• _本文抜粋_
• • • •

長尾景虎 上杉奇兵隊記「草莽崛起」<彼を知り己を知れば百戦して殆うからず>

政治経済教育から文化マスメディアまでインテリジェンティズム日記

田中角栄 闇の将軍角栄<コンピュータ付きブルドーザーロッキード事件から40年>小説3

2017年06月25日 06時42分43秒 | 日記




























角栄逮捕という謎に迫る資料を基にしたドキュメントである。

“あの事件は日本にはびこる闇のほんの端っこに過ぎない。ただ、あれ以上は触れられない”(元・特捜検事)

 1974年2月5日未明。NHK報道部社会部に一通のテレックス(Fax)が届く。ガガガッ…当然英文。その内容に社会部のデスクの男は驚愕して用紙を取り出すと、部屋で寝ていた伊達記者を叩き起こした。
「大変だ!とんでもないことだ!早く起きろ、寝ている場合じゃないぞ!」
「……なん…すか。何か…事件…ですか??」
「米国の公聴会でロッキード社のコーチャン副会長兼社長が…日本の政治家や政府高官などに大金の賄賂金を流したと認めた!」
「……え??まさか!」
もはや蜂の巣をつついたような状態にまでなる。まさに寝耳に水。
「賄賂金???5億円?2億円?児玉ルート?21億円?」
まさに大騒動である。
早朝の新聞朝刊の一面はもちろん“ロッキード事件”である。
検察の鬼・吉永祐介は自宅で朝食を取っていた。「おい、新聞!」
朝刊新聞の第一次情報で“丸紅・児玉へ資金か?”との見出し。
「おいおい。あの児玉誉士夫かよ。」
吉永祐介は眼鏡を落としそうになった。
当然、ご飯にみそ汁の質素な朝食である。
児玉誉士夫(こだま・よしお)…政財界の黒幕・戦後最大のフィクサー・国士…戦後の黒幕として何度も名が挙がりながら一度として逮捕されたことがないフィクサー。大黒幕。首領(ドン)。アンタッチャブルな存在…
児玉誉士夫の外見はまるでブルドッグのような坊主頭の老人である。NHKのドキュメントドラマでは俳優の刈谷俊介さんが演じていたが、どちらかと言えば元・ボクサーでタレントのガッツ石松さんみたいだ。もう高齢で病床にあった。
吉永祐介は傘を差し、東京地検検察庁に入庁した。
すぐにマスコミがスクラムを組み、「吉永さん!ロッキード事件では検察はどう動くんですか?」と聴くが吉永祐介は答えず、無言で、扉を閉めた。
「…糞っ!」マスコミは扉を叩く。
…これはおおきな事件になる……もう後戻りはできないぞ。
吉永祐介は覚悟を決めていた。
水面下で捜査をすすめていた検察。そのターゲットは田中角栄ではなくロッキード社の秘密交渉人を務めていた児玉誉士夫であった。
アメリカから明らかにされた賄賂のルートは3つ。まずは総合商社・丸紅の「丸紅ルート、5億円」(田中角栄に流れたとされた)、直接ロッキード社から旅客機トライスターを購入した全日空の「全日空ルート、2億円」(日本の政府高官にも渡ったとされる)、今でも未解決なのが黒幕・戦後最大のフィクサー児玉誉士夫からの「児玉ルート、21億円」である。

• • • •

• _データ欄_

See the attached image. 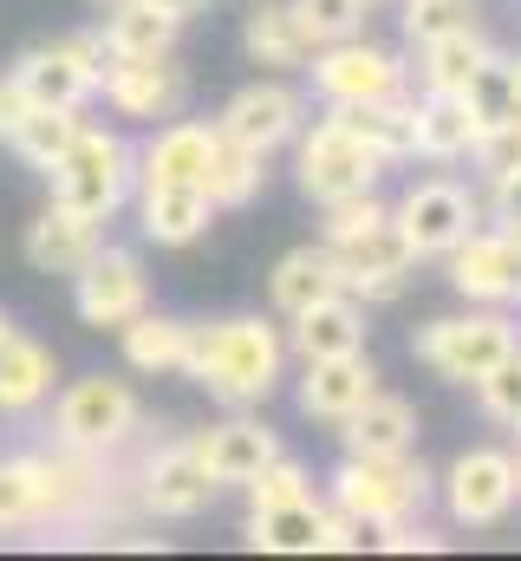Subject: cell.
<instances>
[{"label": "cell", "mask_w": 521, "mask_h": 561, "mask_svg": "<svg viewBox=\"0 0 521 561\" xmlns=\"http://www.w3.org/2000/svg\"><path fill=\"white\" fill-rule=\"evenodd\" d=\"M20 249H26V262H33L39 275L72 280L99 249H105V222H92V216H79V209H66V203H46V209L26 222Z\"/></svg>", "instance_id": "17"}, {"label": "cell", "mask_w": 521, "mask_h": 561, "mask_svg": "<svg viewBox=\"0 0 521 561\" xmlns=\"http://www.w3.org/2000/svg\"><path fill=\"white\" fill-rule=\"evenodd\" d=\"M242 46H248V59L267 66V72H306L313 53H320L313 33L293 13V0H260L255 13L242 20Z\"/></svg>", "instance_id": "24"}, {"label": "cell", "mask_w": 521, "mask_h": 561, "mask_svg": "<svg viewBox=\"0 0 521 561\" xmlns=\"http://www.w3.org/2000/svg\"><path fill=\"white\" fill-rule=\"evenodd\" d=\"M326 294H346V275H339V255H333L326 242L287 249V255L274 262V275H267V300H274V313H280V320L306 313V307H313V300H326Z\"/></svg>", "instance_id": "23"}, {"label": "cell", "mask_w": 521, "mask_h": 561, "mask_svg": "<svg viewBox=\"0 0 521 561\" xmlns=\"http://www.w3.org/2000/svg\"><path fill=\"white\" fill-rule=\"evenodd\" d=\"M293 13H300V26L313 33V46H333V39L366 33L372 0H293Z\"/></svg>", "instance_id": "38"}, {"label": "cell", "mask_w": 521, "mask_h": 561, "mask_svg": "<svg viewBox=\"0 0 521 561\" xmlns=\"http://www.w3.org/2000/svg\"><path fill=\"white\" fill-rule=\"evenodd\" d=\"M483 216H489V222H502V229H521V170H502V176H489Z\"/></svg>", "instance_id": "45"}, {"label": "cell", "mask_w": 521, "mask_h": 561, "mask_svg": "<svg viewBox=\"0 0 521 561\" xmlns=\"http://www.w3.org/2000/svg\"><path fill=\"white\" fill-rule=\"evenodd\" d=\"M216 131L229 144H242V150L274 157V150H287V144L306 131V99L293 85H280V79H255V85H242L216 112Z\"/></svg>", "instance_id": "13"}, {"label": "cell", "mask_w": 521, "mask_h": 561, "mask_svg": "<svg viewBox=\"0 0 521 561\" xmlns=\"http://www.w3.org/2000/svg\"><path fill=\"white\" fill-rule=\"evenodd\" d=\"M26 112H33V99L20 92L13 72H0V144H13V131L26 125Z\"/></svg>", "instance_id": "46"}, {"label": "cell", "mask_w": 521, "mask_h": 561, "mask_svg": "<svg viewBox=\"0 0 521 561\" xmlns=\"http://www.w3.org/2000/svg\"><path fill=\"white\" fill-rule=\"evenodd\" d=\"M72 307L85 327H125L150 307V280H143V262L130 249H99L79 275H72Z\"/></svg>", "instance_id": "14"}, {"label": "cell", "mask_w": 521, "mask_h": 561, "mask_svg": "<svg viewBox=\"0 0 521 561\" xmlns=\"http://www.w3.org/2000/svg\"><path fill=\"white\" fill-rule=\"evenodd\" d=\"M92 7H99V13H105V7H118V0H92Z\"/></svg>", "instance_id": "49"}, {"label": "cell", "mask_w": 521, "mask_h": 561, "mask_svg": "<svg viewBox=\"0 0 521 561\" xmlns=\"http://www.w3.org/2000/svg\"><path fill=\"white\" fill-rule=\"evenodd\" d=\"M216 216H222V209H216V196H209L202 183H150V190L137 196V222H143V236H150L157 249H189V242H202Z\"/></svg>", "instance_id": "19"}, {"label": "cell", "mask_w": 521, "mask_h": 561, "mask_svg": "<svg viewBox=\"0 0 521 561\" xmlns=\"http://www.w3.org/2000/svg\"><path fill=\"white\" fill-rule=\"evenodd\" d=\"M216 477H209V463H202V450H196V437H176V444H157L150 457H143V510L157 516V523H196V516H209V503H216Z\"/></svg>", "instance_id": "12"}, {"label": "cell", "mask_w": 521, "mask_h": 561, "mask_svg": "<svg viewBox=\"0 0 521 561\" xmlns=\"http://www.w3.org/2000/svg\"><path fill=\"white\" fill-rule=\"evenodd\" d=\"M105 53L112 59H157V53H176V33H183V20H170V13H157V7H143V0H118V7H105Z\"/></svg>", "instance_id": "31"}, {"label": "cell", "mask_w": 521, "mask_h": 561, "mask_svg": "<svg viewBox=\"0 0 521 561\" xmlns=\"http://www.w3.org/2000/svg\"><path fill=\"white\" fill-rule=\"evenodd\" d=\"M125 118H176L183 105H189V72L170 59V53H157V59H112L105 66V85H99Z\"/></svg>", "instance_id": "15"}, {"label": "cell", "mask_w": 521, "mask_h": 561, "mask_svg": "<svg viewBox=\"0 0 521 561\" xmlns=\"http://www.w3.org/2000/svg\"><path fill=\"white\" fill-rule=\"evenodd\" d=\"M437 490H443L450 523H463V529H496V523L521 503V457L516 450L476 444V450H463V457L450 463V477H443Z\"/></svg>", "instance_id": "10"}, {"label": "cell", "mask_w": 521, "mask_h": 561, "mask_svg": "<svg viewBox=\"0 0 521 561\" xmlns=\"http://www.w3.org/2000/svg\"><path fill=\"white\" fill-rule=\"evenodd\" d=\"M293 496H313V477L300 457H267L255 477H248V503H293Z\"/></svg>", "instance_id": "39"}, {"label": "cell", "mask_w": 521, "mask_h": 561, "mask_svg": "<svg viewBox=\"0 0 521 561\" xmlns=\"http://www.w3.org/2000/svg\"><path fill=\"white\" fill-rule=\"evenodd\" d=\"M516 431H521V419H516Z\"/></svg>", "instance_id": "51"}, {"label": "cell", "mask_w": 521, "mask_h": 561, "mask_svg": "<svg viewBox=\"0 0 521 561\" xmlns=\"http://www.w3.org/2000/svg\"><path fill=\"white\" fill-rule=\"evenodd\" d=\"M287 353L306 359H339V353H366V300L359 294H326L306 313L287 320Z\"/></svg>", "instance_id": "20"}, {"label": "cell", "mask_w": 521, "mask_h": 561, "mask_svg": "<svg viewBox=\"0 0 521 561\" xmlns=\"http://www.w3.org/2000/svg\"><path fill=\"white\" fill-rule=\"evenodd\" d=\"M137 424H143L137 392H130L125 379H105V373L72 379V386L59 392V405H53V437H59L66 450H85V457L118 450Z\"/></svg>", "instance_id": "8"}, {"label": "cell", "mask_w": 521, "mask_h": 561, "mask_svg": "<svg viewBox=\"0 0 521 561\" xmlns=\"http://www.w3.org/2000/svg\"><path fill=\"white\" fill-rule=\"evenodd\" d=\"M489 53H496V46L483 39V26H456V33H443V39L417 46V66H410V72H417V85H424V92H463Z\"/></svg>", "instance_id": "32"}, {"label": "cell", "mask_w": 521, "mask_h": 561, "mask_svg": "<svg viewBox=\"0 0 521 561\" xmlns=\"http://www.w3.org/2000/svg\"><path fill=\"white\" fill-rule=\"evenodd\" d=\"M476 405L489 412L496 424H516L521 419V346L489 373V379H476Z\"/></svg>", "instance_id": "40"}, {"label": "cell", "mask_w": 521, "mask_h": 561, "mask_svg": "<svg viewBox=\"0 0 521 561\" xmlns=\"http://www.w3.org/2000/svg\"><path fill=\"white\" fill-rule=\"evenodd\" d=\"M366 536H372V529H366L359 516H346L339 503L320 516V556H352V549H366Z\"/></svg>", "instance_id": "44"}, {"label": "cell", "mask_w": 521, "mask_h": 561, "mask_svg": "<svg viewBox=\"0 0 521 561\" xmlns=\"http://www.w3.org/2000/svg\"><path fill=\"white\" fill-rule=\"evenodd\" d=\"M516 346H521V327L509 320V307H470V313H450V320H424L417 340H410V353L450 386L489 379Z\"/></svg>", "instance_id": "2"}, {"label": "cell", "mask_w": 521, "mask_h": 561, "mask_svg": "<svg viewBox=\"0 0 521 561\" xmlns=\"http://www.w3.org/2000/svg\"><path fill=\"white\" fill-rule=\"evenodd\" d=\"M306 72H313V92L326 105H372V99H391V92H410V66L366 33L320 46Z\"/></svg>", "instance_id": "9"}, {"label": "cell", "mask_w": 521, "mask_h": 561, "mask_svg": "<svg viewBox=\"0 0 521 561\" xmlns=\"http://www.w3.org/2000/svg\"><path fill=\"white\" fill-rule=\"evenodd\" d=\"M456 26H476L470 0H397V33H404L410 53L430 46V39H443V33H456Z\"/></svg>", "instance_id": "36"}, {"label": "cell", "mask_w": 521, "mask_h": 561, "mask_svg": "<svg viewBox=\"0 0 521 561\" xmlns=\"http://www.w3.org/2000/svg\"><path fill=\"white\" fill-rule=\"evenodd\" d=\"M391 216V203L379 190H366V196H339V203H326L320 209V242L326 249H346V242H359L366 229H379Z\"/></svg>", "instance_id": "37"}, {"label": "cell", "mask_w": 521, "mask_h": 561, "mask_svg": "<svg viewBox=\"0 0 521 561\" xmlns=\"http://www.w3.org/2000/svg\"><path fill=\"white\" fill-rule=\"evenodd\" d=\"M352 138H366L385 163H404L417 150V99L410 92H391V99H372V105H326Z\"/></svg>", "instance_id": "28"}, {"label": "cell", "mask_w": 521, "mask_h": 561, "mask_svg": "<svg viewBox=\"0 0 521 561\" xmlns=\"http://www.w3.org/2000/svg\"><path fill=\"white\" fill-rule=\"evenodd\" d=\"M46 183H53V203L79 209L92 222H112L125 209V196L137 190V150L118 131H105V125H85L79 144L53 163Z\"/></svg>", "instance_id": "3"}, {"label": "cell", "mask_w": 521, "mask_h": 561, "mask_svg": "<svg viewBox=\"0 0 521 561\" xmlns=\"http://www.w3.org/2000/svg\"><path fill=\"white\" fill-rule=\"evenodd\" d=\"M372 542H379L385 556H437V549H443V536H437L424 516H404V523H385V529H372Z\"/></svg>", "instance_id": "42"}, {"label": "cell", "mask_w": 521, "mask_h": 561, "mask_svg": "<svg viewBox=\"0 0 521 561\" xmlns=\"http://www.w3.org/2000/svg\"><path fill=\"white\" fill-rule=\"evenodd\" d=\"M7 333H13V320H7V307H0V346H7Z\"/></svg>", "instance_id": "48"}, {"label": "cell", "mask_w": 521, "mask_h": 561, "mask_svg": "<svg viewBox=\"0 0 521 561\" xmlns=\"http://www.w3.org/2000/svg\"><path fill=\"white\" fill-rule=\"evenodd\" d=\"M339 444H346V457H404L417 444V405L379 386L352 419L339 424Z\"/></svg>", "instance_id": "25"}, {"label": "cell", "mask_w": 521, "mask_h": 561, "mask_svg": "<svg viewBox=\"0 0 521 561\" xmlns=\"http://www.w3.org/2000/svg\"><path fill=\"white\" fill-rule=\"evenodd\" d=\"M339 255V275H346V294H359L366 307L372 300H397L404 287H410V268H417V255H410V242L397 236V222H379V229H366L359 242H346V249H333Z\"/></svg>", "instance_id": "16"}, {"label": "cell", "mask_w": 521, "mask_h": 561, "mask_svg": "<svg viewBox=\"0 0 521 561\" xmlns=\"http://www.w3.org/2000/svg\"><path fill=\"white\" fill-rule=\"evenodd\" d=\"M385 170H391L385 157H379L366 138H352L333 112L293 138V183H300V196L320 203V209L339 203V196H366V190H379Z\"/></svg>", "instance_id": "5"}, {"label": "cell", "mask_w": 521, "mask_h": 561, "mask_svg": "<svg viewBox=\"0 0 521 561\" xmlns=\"http://www.w3.org/2000/svg\"><path fill=\"white\" fill-rule=\"evenodd\" d=\"M280 366H287V333L260 313H229V320H209V327L189 333L183 379H196L216 405L248 412V405L274 399Z\"/></svg>", "instance_id": "1"}, {"label": "cell", "mask_w": 521, "mask_h": 561, "mask_svg": "<svg viewBox=\"0 0 521 561\" xmlns=\"http://www.w3.org/2000/svg\"><path fill=\"white\" fill-rule=\"evenodd\" d=\"M33 523V483H26V463H0V536L7 529H26Z\"/></svg>", "instance_id": "43"}, {"label": "cell", "mask_w": 521, "mask_h": 561, "mask_svg": "<svg viewBox=\"0 0 521 561\" xmlns=\"http://www.w3.org/2000/svg\"><path fill=\"white\" fill-rule=\"evenodd\" d=\"M379 392V366L366 353H339V359H306L300 379V412L320 424H346L366 399Z\"/></svg>", "instance_id": "18"}, {"label": "cell", "mask_w": 521, "mask_h": 561, "mask_svg": "<svg viewBox=\"0 0 521 561\" xmlns=\"http://www.w3.org/2000/svg\"><path fill=\"white\" fill-rule=\"evenodd\" d=\"M216 144H222L216 125L170 118V125H157V138L137 150V183H143V190H150V183H202Z\"/></svg>", "instance_id": "21"}, {"label": "cell", "mask_w": 521, "mask_h": 561, "mask_svg": "<svg viewBox=\"0 0 521 561\" xmlns=\"http://www.w3.org/2000/svg\"><path fill=\"white\" fill-rule=\"evenodd\" d=\"M320 496H293V503H248V529L242 542L260 556H320Z\"/></svg>", "instance_id": "26"}, {"label": "cell", "mask_w": 521, "mask_h": 561, "mask_svg": "<svg viewBox=\"0 0 521 561\" xmlns=\"http://www.w3.org/2000/svg\"><path fill=\"white\" fill-rule=\"evenodd\" d=\"M470 163L483 170V183L502 176V170H521V118L483 125V138H476V150H470Z\"/></svg>", "instance_id": "41"}, {"label": "cell", "mask_w": 521, "mask_h": 561, "mask_svg": "<svg viewBox=\"0 0 521 561\" xmlns=\"http://www.w3.org/2000/svg\"><path fill=\"white\" fill-rule=\"evenodd\" d=\"M189 320H176V313H137L118 327V346H125V366L130 373H183V359H189Z\"/></svg>", "instance_id": "29"}, {"label": "cell", "mask_w": 521, "mask_h": 561, "mask_svg": "<svg viewBox=\"0 0 521 561\" xmlns=\"http://www.w3.org/2000/svg\"><path fill=\"white\" fill-rule=\"evenodd\" d=\"M372 7H385V0H372Z\"/></svg>", "instance_id": "50"}, {"label": "cell", "mask_w": 521, "mask_h": 561, "mask_svg": "<svg viewBox=\"0 0 521 561\" xmlns=\"http://www.w3.org/2000/svg\"><path fill=\"white\" fill-rule=\"evenodd\" d=\"M79 131H85V118L79 112H66V105H33L26 112V125L13 131V157L26 163V170H39V176H53V163L79 144Z\"/></svg>", "instance_id": "33"}, {"label": "cell", "mask_w": 521, "mask_h": 561, "mask_svg": "<svg viewBox=\"0 0 521 561\" xmlns=\"http://www.w3.org/2000/svg\"><path fill=\"white\" fill-rule=\"evenodd\" d=\"M483 138V118L470 112V99L463 92H424L417 99V150L410 157H424V163H456V157H470Z\"/></svg>", "instance_id": "27"}, {"label": "cell", "mask_w": 521, "mask_h": 561, "mask_svg": "<svg viewBox=\"0 0 521 561\" xmlns=\"http://www.w3.org/2000/svg\"><path fill=\"white\" fill-rule=\"evenodd\" d=\"M143 7H157V13H170V20H183V26H189L209 0H143Z\"/></svg>", "instance_id": "47"}, {"label": "cell", "mask_w": 521, "mask_h": 561, "mask_svg": "<svg viewBox=\"0 0 521 561\" xmlns=\"http://www.w3.org/2000/svg\"><path fill=\"white\" fill-rule=\"evenodd\" d=\"M391 222H397V236L410 242L417 262H443L470 229H483V196L456 176H424L391 203Z\"/></svg>", "instance_id": "7"}, {"label": "cell", "mask_w": 521, "mask_h": 561, "mask_svg": "<svg viewBox=\"0 0 521 561\" xmlns=\"http://www.w3.org/2000/svg\"><path fill=\"white\" fill-rule=\"evenodd\" d=\"M443 268L470 307H521V229H470L443 255Z\"/></svg>", "instance_id": "11"}, {"label": "cell", "mask_w": 521, "mask_h": 561, "mask_svg": "<svg viewBox=\"0 0 521 561\" xmlns=\"http://www.w3.org/2000/svg\"><path fill=\"white\" fill-rule=\"evenodd\" d=\"M202 190L216 196V209H248L260 190H267V157L222 138V144H216V157H209V176H202Z\"/></svg>", "instance_id": "34"}, {"label": "cell", "mask_w": 521, "mask_h": 561, "mask_svg": "<svg viewBox=\"0 0 521 561\" xmlns=\"http://www.w3.org/2000/svg\"><path fill=\"white\" fill-rule=\"evenodd\" d=\"M105 33H66V39H46V46H26L13 59V79L33 105H66V112H85V99H99L105 85Z\"/></svg>", "instance_id": "6"}, {"label": "cell", "mask_w": 521, "mask_h": 561, "mask_svg": "<svg viewBox=\"0 0 521 561\" xmlns=\"http://www.w3.org/2000/svg\"><path fill=\"white\" fill-rule=\"evenodd\" d=\"M53 379H59L53 346L26 340V333L13 327V333H7V346H0V412H33V405H46Z\"/></svg>", "instance_id": "30"}, {"label": "cell", "mask_w": 521, "mask_h": 561, "mask_svg": "<svg viewBox=\"0 0 521 561\" xmlns=\"http://www.w3.org/2000/svg\"><path fill=\"white\" fill-rule=\"evenodd\" d=\"M196 450H202V463H209L216 483H242V490H248V477H255L260 463L280 457V437H274V424L242 419V412H235V419L196 431Z\"/></svg>", "instance_id": "22"}, {"label": "cell", "mask_w": 521, "mask_h": 561, "mask_svg": "<svg viewBox=\"0 0 521 561\" xmlns=\"http://www.w3.org/2000/svg\"><path fill=\"white\" fill-rule=\"evenodd\" d=\"M437 496V477L404 450V457H346L333 470V503L346 516H359L366 529H385L404 516H424Z\"/></svg>", "instance_id": "4"}, {"label": "cell", "mask_w": 521, "mask_h": 561, "mask_svg": "<svg viewBox=\"0 0 521 561\" xmlns=\"http://www.w3.org/2000/svg\"><path fill=\"white\" fill-rule=\"evenodd\" d=\"M470 112L483 125H502V118H521V53H489L476 66V79L463 85Z\"/></svg>", "instance_id": "35"}]
</instances>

• • • •

• _取り組む課題_
**a.** ロッキード事件の本文で、検察が水面下の捜査で狙っていたのは誰か答えよ。
**b.** ロッキード事件の本文で、アメリカから明らかにされた賄賂のルートを、名前と金額とともにすべて挙げよ。
**c.** ロッキード事件の本文を、最後の文のあとから書き継げ。

• _演習の解答_
**a.** 児玉誉士夫

**b.** 丸紅ルート(5億円)、全日空ルート(2億円)、児玉ルート(21億円)

**c.**
今でこそそれだけ?という額だが、40年前ということを考えると×10倍くらいの価格か?
吉永祐介は部下の水野に「児玉に関する極秘資料などをすべて集めてくれ」と命令した。
児玉誉士夫の東京の大豪邸にもマスコミがメディアスクラムで集まっていた。
何度もインターフォンを押して待ち構える。
執事なのか使用人なのかのよぼよぼ老人が玄関内扉を開けて、出てきて、
「児玉さんはおりますか?」
「いやあ。私どもも困っておりまして…児玉は今旅行中でして。連絡が取れないんですよ」
「旅行?どちらに??」
「いやあ。確か、伊豆……とか…。」
マスコミは蜘蛛の巣を散らすように去った。「伊豆だってよ!伊豆だ!」
また丸紅でも同じくメディアスクラムだった。
一連の報道で丸紅にも苦情の電話が殺到し、マスコミが蟻のように集まっていた。
「丸紅さんの意見をお願いします!」
「何かないんですか??あの資料の領収書のサインのヒロシ・イトウ…ってあんたんところの専務だろう?」
「すいません。弊社では現時点では判断しかねまして…明確なお答えができません」
「何だそりゃ?逃げんのか??!!」
「いやあ。そのようなことでは…」
商社マンの課長級の男はしどろもどろになる。
わかるわけもない。サインしたのは専務で、トップクラスの意向というか何だか知らないが上層部の意向であり、下っ端などにわかる訳もない。
だが、世論は児玉憎し、政府高官は誰だ??!!ともう集団ヒステリー状態である。
ロッキード社の書類に「I received ore horded peanuts.」(ピーナッツを100個受領した)という書類に「ヒロシ・イトウ」の署名が。また、ピーナッツではなくピーシーズという謎の文章もあった。「I have received 125(one handed twanty-five)pieces.」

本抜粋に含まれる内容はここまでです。